Honey Harvesting and Processing
Honey is considered ripe when the combs sealed with thin wax layer. In traditional beekeeping system, honey quality is poor due to harvesting of unripe honey, excessive using of smoking materials during honey harvesting, mix of honey with beeswax, pollen, bee brood and propolis. The thin wax layer was uncapped first using knife. This was the first step of honey processing. The harvested honey from transitional hives was squeezed or pressed from the combs and strained/filtered soon as harvested through fine sieve and clothe but honey harvested from modern hives was extract and strained by using honey extractor and stored in sealed containers and put in dry place until marketed. The amount of honey harvested per transitional, traditional and modern hives was measured with farmers at each study site in all honey harvesting seasons by using sensitive balance weigh.

- - -

- [Required task 1] According to the honey harvesting text, what materials get mixed with honey in the traditional beekeeping system? List all of them.
The honey harvesting text has no connection to the rows that follow it.

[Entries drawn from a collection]
- - -

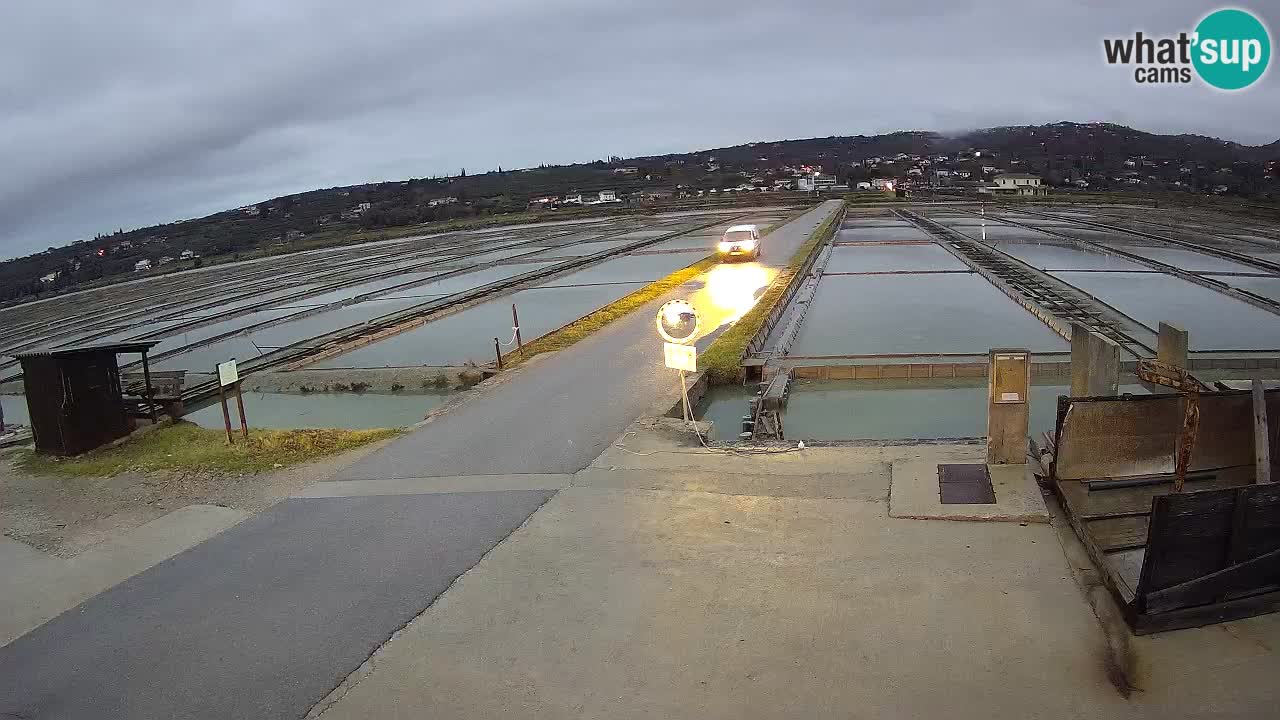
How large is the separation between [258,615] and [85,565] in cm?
248

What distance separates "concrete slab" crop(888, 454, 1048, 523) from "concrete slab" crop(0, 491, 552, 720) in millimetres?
3265

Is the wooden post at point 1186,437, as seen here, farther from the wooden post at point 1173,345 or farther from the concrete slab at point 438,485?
the concrete slab at point 438,485

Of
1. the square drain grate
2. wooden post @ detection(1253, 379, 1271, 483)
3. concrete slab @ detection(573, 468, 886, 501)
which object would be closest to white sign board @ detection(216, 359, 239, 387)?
concrete slab @ detection(573, 468, 886, 501)

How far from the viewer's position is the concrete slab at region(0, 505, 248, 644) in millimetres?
6055

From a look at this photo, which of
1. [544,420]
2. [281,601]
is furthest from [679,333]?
[281,601]

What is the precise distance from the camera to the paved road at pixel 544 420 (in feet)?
28.2

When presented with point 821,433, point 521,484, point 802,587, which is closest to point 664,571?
point 802,587

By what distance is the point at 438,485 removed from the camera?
7988mm

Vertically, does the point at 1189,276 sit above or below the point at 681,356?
below

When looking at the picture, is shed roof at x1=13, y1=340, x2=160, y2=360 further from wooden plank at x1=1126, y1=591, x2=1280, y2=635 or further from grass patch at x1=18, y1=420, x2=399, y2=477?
wooden plank at x1=1126, y1=591, x2=1280, y2=635

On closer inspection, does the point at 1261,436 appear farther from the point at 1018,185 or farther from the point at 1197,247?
the point at 1018,185

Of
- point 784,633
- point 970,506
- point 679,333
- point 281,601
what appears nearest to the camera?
point 784,633

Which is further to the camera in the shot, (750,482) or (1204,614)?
(750,482)

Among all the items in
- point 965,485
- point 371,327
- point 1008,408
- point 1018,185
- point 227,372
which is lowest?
point 965,485
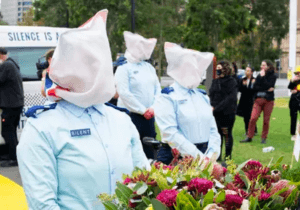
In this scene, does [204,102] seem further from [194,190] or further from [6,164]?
[6,164]

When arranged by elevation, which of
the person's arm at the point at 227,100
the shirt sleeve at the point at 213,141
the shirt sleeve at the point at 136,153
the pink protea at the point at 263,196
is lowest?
the person's arm at the point at 227,100

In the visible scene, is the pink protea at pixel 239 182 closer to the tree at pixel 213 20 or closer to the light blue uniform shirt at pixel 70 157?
the light blue uniform shirt at pixel 70 157

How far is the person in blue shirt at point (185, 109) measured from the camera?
207 inches

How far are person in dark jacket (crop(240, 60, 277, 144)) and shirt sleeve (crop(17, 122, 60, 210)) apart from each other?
1014 cm

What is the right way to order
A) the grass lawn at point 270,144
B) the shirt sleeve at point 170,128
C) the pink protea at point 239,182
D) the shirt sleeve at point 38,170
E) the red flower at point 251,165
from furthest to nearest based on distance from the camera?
the grass lawn at point 270,144 < the shirt sleeve at point 170,128 < the shirt sleeve at point 38,170 < the red flower at point 251,165 < the pink protea at point 239,182

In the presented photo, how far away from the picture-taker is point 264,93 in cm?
1262

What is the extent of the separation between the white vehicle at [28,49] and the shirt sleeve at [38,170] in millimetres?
8032

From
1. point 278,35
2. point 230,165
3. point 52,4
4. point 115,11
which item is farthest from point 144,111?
point 278,35

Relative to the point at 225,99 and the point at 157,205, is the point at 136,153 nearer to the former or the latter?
the point at 157,205

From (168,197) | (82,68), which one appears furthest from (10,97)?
(168,197)

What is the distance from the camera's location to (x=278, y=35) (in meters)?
46.3

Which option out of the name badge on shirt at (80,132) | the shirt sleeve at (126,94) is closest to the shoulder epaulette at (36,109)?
the name badge on shirt at (80,132)

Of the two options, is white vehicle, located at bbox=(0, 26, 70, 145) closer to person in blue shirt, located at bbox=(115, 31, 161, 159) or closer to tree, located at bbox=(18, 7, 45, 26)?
person in blue shirt, located at bbox=(115, 31, 161, 159)

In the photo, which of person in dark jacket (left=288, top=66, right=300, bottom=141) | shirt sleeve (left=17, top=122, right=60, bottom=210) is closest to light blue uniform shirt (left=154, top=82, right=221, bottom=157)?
shirt sleeve (left=17, top=122, right=60, bottom=210)
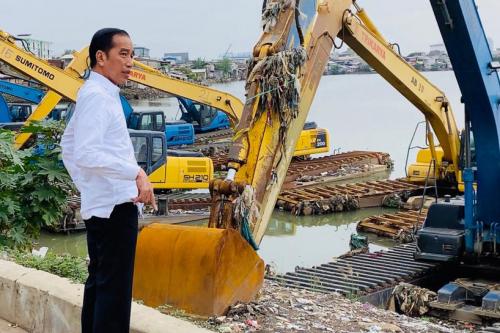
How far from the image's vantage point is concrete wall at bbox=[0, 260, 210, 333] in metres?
4.02

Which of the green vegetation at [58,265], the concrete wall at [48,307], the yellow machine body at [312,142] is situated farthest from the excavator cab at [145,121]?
the concrete wall at [48,307]

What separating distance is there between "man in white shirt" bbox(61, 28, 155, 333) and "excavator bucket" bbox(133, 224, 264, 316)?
1.27 metres

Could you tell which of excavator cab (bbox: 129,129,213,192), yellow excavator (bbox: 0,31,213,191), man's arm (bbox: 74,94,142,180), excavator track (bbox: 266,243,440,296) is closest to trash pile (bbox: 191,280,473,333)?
man's arm (bbox: 74,94,142,180)

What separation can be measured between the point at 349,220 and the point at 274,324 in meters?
14.4

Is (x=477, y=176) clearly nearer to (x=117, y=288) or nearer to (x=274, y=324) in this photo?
(x=274, y=324)

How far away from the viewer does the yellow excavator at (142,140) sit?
16.9 m

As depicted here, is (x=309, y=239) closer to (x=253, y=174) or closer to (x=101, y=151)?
(x=253, y=174)

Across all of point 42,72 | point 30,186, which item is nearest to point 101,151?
point 30,186

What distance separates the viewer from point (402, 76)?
11.6 meters

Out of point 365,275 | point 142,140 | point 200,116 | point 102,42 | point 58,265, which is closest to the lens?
point 102,42

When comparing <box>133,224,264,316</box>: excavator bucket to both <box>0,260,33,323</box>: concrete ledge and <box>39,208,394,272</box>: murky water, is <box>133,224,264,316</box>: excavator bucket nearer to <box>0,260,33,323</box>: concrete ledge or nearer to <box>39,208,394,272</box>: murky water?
<box>0,260,33,323</box>: concrete ledge

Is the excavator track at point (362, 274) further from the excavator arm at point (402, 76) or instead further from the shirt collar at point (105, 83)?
the shirt collar at point (105, 83)

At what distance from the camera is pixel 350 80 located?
149 meters

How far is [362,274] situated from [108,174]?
7399 millimetres
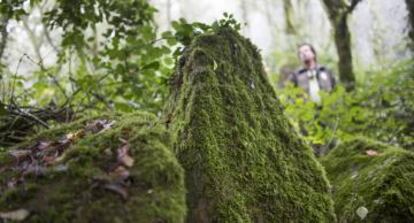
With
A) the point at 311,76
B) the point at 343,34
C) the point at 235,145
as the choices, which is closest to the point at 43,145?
the point at 235,145

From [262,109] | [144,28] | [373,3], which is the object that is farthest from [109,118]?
[373,3]

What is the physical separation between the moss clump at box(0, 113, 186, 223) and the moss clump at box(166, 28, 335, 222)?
0.51 metres

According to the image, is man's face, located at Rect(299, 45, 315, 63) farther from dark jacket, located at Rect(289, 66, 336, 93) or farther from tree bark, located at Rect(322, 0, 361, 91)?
tree bark, located at Rect(322, 0, 361, 91)

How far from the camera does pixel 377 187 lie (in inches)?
114

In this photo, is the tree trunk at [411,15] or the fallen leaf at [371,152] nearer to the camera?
the fallen leaf at [371,152]

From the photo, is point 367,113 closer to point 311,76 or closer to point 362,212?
point 311,76

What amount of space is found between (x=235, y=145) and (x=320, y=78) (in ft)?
18.7

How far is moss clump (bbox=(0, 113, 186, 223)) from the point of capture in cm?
167

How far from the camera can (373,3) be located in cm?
1673

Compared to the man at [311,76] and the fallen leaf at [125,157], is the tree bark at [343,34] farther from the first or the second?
the fallen leaf at [125,157]

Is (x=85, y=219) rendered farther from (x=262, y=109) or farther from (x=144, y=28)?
(x=144, y=28)

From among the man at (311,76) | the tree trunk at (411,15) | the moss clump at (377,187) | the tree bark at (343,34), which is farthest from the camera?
the man at (311,76)

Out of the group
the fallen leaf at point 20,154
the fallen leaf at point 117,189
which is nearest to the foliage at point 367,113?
the fallen leaf at point 20,154

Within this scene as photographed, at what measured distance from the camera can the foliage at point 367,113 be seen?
5.39 m
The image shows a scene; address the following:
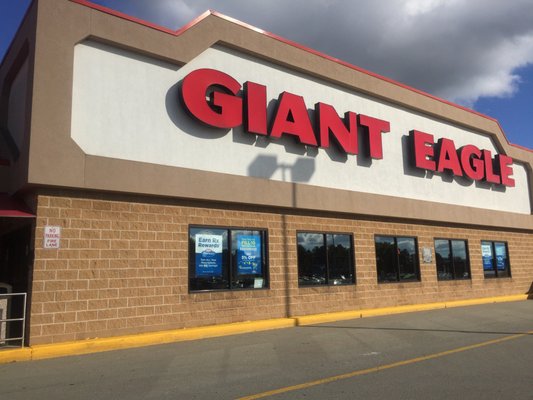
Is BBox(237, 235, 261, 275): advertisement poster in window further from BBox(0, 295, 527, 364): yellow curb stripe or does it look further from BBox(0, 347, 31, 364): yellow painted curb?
BBox(0, 347, 31, 364): yellow painted curb

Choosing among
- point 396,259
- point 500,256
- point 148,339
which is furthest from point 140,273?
point 500,256

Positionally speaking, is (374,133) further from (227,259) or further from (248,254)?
(227,259)

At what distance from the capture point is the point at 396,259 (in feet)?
56.0

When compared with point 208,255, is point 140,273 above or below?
below

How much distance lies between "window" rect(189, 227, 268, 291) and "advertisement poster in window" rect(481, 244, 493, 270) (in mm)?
11942

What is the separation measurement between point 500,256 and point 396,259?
7709 mm

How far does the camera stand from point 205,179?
12320 mm

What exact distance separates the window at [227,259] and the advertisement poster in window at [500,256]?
13.2m

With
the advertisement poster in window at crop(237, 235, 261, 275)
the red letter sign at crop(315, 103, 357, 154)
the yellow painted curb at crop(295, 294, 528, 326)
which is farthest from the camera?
the red letter sign at crop(315, 103, 357, 154)

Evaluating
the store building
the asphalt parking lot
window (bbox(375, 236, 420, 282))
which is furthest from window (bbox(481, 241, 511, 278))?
the asphalt parking lot

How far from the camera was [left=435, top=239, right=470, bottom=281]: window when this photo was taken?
741 inches

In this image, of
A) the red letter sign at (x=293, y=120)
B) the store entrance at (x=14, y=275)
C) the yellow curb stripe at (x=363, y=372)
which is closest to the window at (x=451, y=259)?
the red letter sign at (x=293, y=120)

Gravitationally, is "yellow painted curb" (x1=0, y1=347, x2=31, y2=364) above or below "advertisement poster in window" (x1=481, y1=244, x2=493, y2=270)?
below

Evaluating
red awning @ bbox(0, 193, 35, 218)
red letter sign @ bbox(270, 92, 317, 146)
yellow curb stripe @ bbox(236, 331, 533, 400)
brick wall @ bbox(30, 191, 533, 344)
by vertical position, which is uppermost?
red letter sign @ bbox(270, 92, 317, 146)
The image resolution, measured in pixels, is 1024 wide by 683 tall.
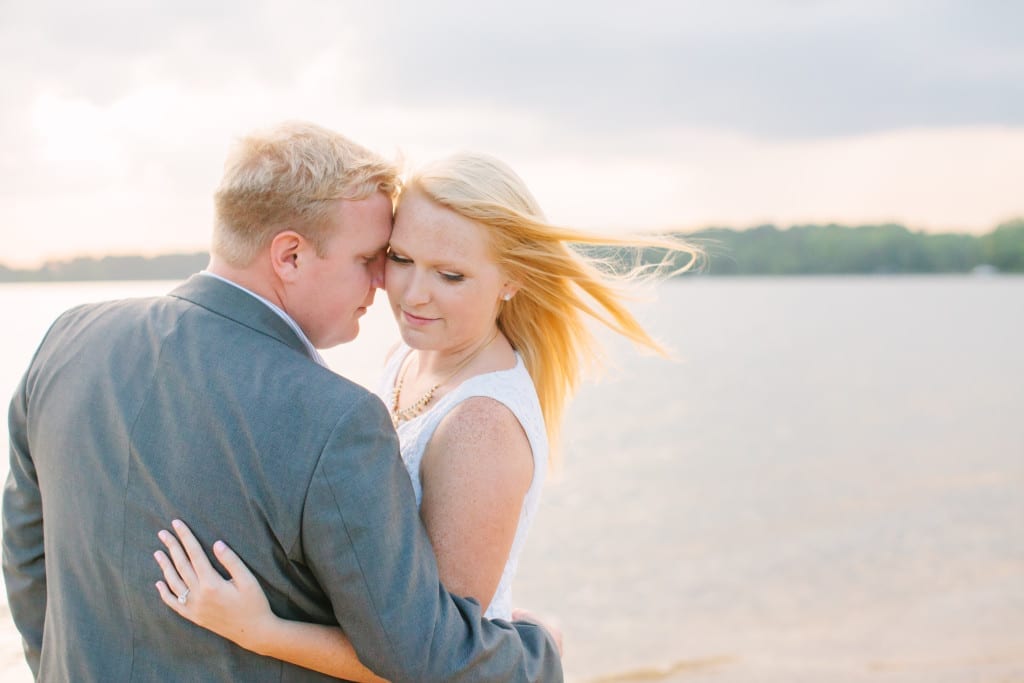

- - -

- [Required task 2] Count the lines in the rows that contain the string "separates", and give only that number.

- [Exercise response 1] beeswax, pollen, bee brood, propolis

- [Exercise response 2] 3